Text passage -

====================

SE::YouTube::Video - YouTube video data parser
Parser overview
YouTube video data parser. With this parser, you can scrape all main video data, as well as subtitles and comments. Use links to YouTube video pages as queries. You can collect video links using
SE::YouTube. Using the YouTube video parser, you can collect all video data in multi-threaded mode.
A-Parser functionality allows you to save SE::YouTube::Video parsing settings for future use (presets), set up parsing schedules, and much more.
Saving results is possible in any form and structure you need, thanks to the built-in powerful Template Toolkit which allows applying additional logic to results and outputting data in various formats, including JSON, SQL, and CSV.
Collected data
- Video title and description
- Video duration
- Number of views, likes, and comments
- Link to the preview image
- Author's name, links to their avatar and channel, and subscriber count
- Video subtitles (including timestamp information)
- List of tags
- List of comments (including replies to comments)
- Comment ID and parent comment ID (for replies)
- Author's name, link to profile and avatar
- Comment text and publication time
- List of related videos
- Link and video title
- Author and date
- View count and video duration
- Information about video chapters ($chapters)
- Title, start time in seconds, and link to the preview image
Capabilities
- Interface language selection
- Subtitle language selection
- Specifying the number of comment pages (approximately 20 comments per page)
- Specifying the maximum number of reply pages for each comment (approximately 10 replies on the first page, about 50 on subsequent ones)
- Specifying the number of related video pages (approximately 20 videos per page)

====================

Dataset records -
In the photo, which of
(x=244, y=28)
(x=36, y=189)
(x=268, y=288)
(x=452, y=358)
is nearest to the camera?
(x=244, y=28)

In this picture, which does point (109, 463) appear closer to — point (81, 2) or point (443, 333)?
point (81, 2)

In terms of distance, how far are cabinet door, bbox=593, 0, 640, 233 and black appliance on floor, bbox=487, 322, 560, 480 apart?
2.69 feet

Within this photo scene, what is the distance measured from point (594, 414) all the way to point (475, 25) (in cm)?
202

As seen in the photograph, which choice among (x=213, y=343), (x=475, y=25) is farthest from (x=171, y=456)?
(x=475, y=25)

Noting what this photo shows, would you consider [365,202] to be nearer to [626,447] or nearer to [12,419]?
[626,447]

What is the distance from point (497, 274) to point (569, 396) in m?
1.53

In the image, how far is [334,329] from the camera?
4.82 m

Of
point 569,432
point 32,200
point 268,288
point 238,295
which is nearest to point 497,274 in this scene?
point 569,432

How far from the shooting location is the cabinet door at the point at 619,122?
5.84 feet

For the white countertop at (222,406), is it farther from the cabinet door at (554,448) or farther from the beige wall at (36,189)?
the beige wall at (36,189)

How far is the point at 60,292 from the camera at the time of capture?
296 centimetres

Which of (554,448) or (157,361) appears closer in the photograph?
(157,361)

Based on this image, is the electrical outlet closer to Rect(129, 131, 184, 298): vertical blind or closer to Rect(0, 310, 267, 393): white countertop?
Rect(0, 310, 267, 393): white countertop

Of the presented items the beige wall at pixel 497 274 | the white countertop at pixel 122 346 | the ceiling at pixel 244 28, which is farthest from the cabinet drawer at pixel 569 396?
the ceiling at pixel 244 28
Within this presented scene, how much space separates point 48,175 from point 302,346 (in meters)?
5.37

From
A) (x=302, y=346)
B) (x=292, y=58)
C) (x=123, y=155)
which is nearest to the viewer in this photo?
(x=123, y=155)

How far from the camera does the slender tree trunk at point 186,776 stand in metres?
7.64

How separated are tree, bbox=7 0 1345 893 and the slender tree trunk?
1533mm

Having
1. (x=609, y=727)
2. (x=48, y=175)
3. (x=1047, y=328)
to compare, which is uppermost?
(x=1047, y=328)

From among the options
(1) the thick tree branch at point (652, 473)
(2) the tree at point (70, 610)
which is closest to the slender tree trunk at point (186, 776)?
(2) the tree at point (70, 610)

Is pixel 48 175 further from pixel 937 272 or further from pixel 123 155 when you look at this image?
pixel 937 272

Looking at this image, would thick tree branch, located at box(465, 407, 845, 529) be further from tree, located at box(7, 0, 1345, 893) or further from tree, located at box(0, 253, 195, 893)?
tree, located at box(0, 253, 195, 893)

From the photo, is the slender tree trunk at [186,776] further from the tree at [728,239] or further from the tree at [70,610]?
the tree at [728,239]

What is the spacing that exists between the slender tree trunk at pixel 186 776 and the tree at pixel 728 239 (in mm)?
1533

====================

Given instruction - Write the next part of the YouTube video parser overview, picking up after its last listed capability.

Response to this exercise -
- Shorts support
Use cases
- Collecting statistical data about YouTube videos
- Parsing subtitles and comments as a source of text content
- Searching for related videos
Features
Subtitle language selection logic
The parser uses the following priority (in descending order): author-provided, author-translated, auto-generated, auto-generated translated.
For example, if the parser is set to parse English subtitles, then:
- if the video has author-provided English subtitles - author-provided will be parsed
- if the video has author-provided subtitles but in another language - author-translated into English will be parsed
- if the video has no author-provided subtitles but has auto-generated in English - auto-generated will be parsed
- if the video has no author-provided subtitles and auto-generated are in another language (since the video is in another language) - auto-generated translated will be parsed
Parsing comments
Comments are collected in a single thread, so parsing them can be quite time-consuming, especially when parsing a large number of pages and replies. It is not recommended to set a large number of reply pages; usually 1-3 is enough, or you can disable reply parsing entirely - this will significantly speed up the process.
Queries
Video links must be specified as queries, for example:
https://www.youtube.com/watch?v=lWA2pjMjpBs
https://www.youtube.com/watch?v=EDwb9jOVRtU
https://www.youtube.com/watch?v=5NPBIwQyPWE
Output results examples
A-Parser supports flexible result formatting thanks to the built-in Template Toolkit, which allows it to output results in any form, as well as structured formats like CSV or JSON
Default output
Result format:
$query - $title\nViews: $viewsCount, likes: $likesCount, comments: $commentsCount\n
The result will display the video link, its title, number of likes, views, and comments:
https://www.youtube.com/watch?v=5NPBIwQyPWE - Avril Lavigne - Complicated (Official Video)
Views: 571331713, likes: 3959948, comments: 143597
https://www.youtube.com/watch?v=EDwb9jOVRtU - Madonna - Hung Up (Official Video) [HD]
Views: 414662791, likes: 2153344, comments: 91895
https://www.youtube.com/watch?v=lWA2pjMjpBs - Rihanna - Diamonds
Views: 2104207258, likes: 10235971, comments: 394622
Subtitles output
Result format:
$query\n$subtitles.format('$text ')\n\n
The result will display the video link and subtitles in the specified language.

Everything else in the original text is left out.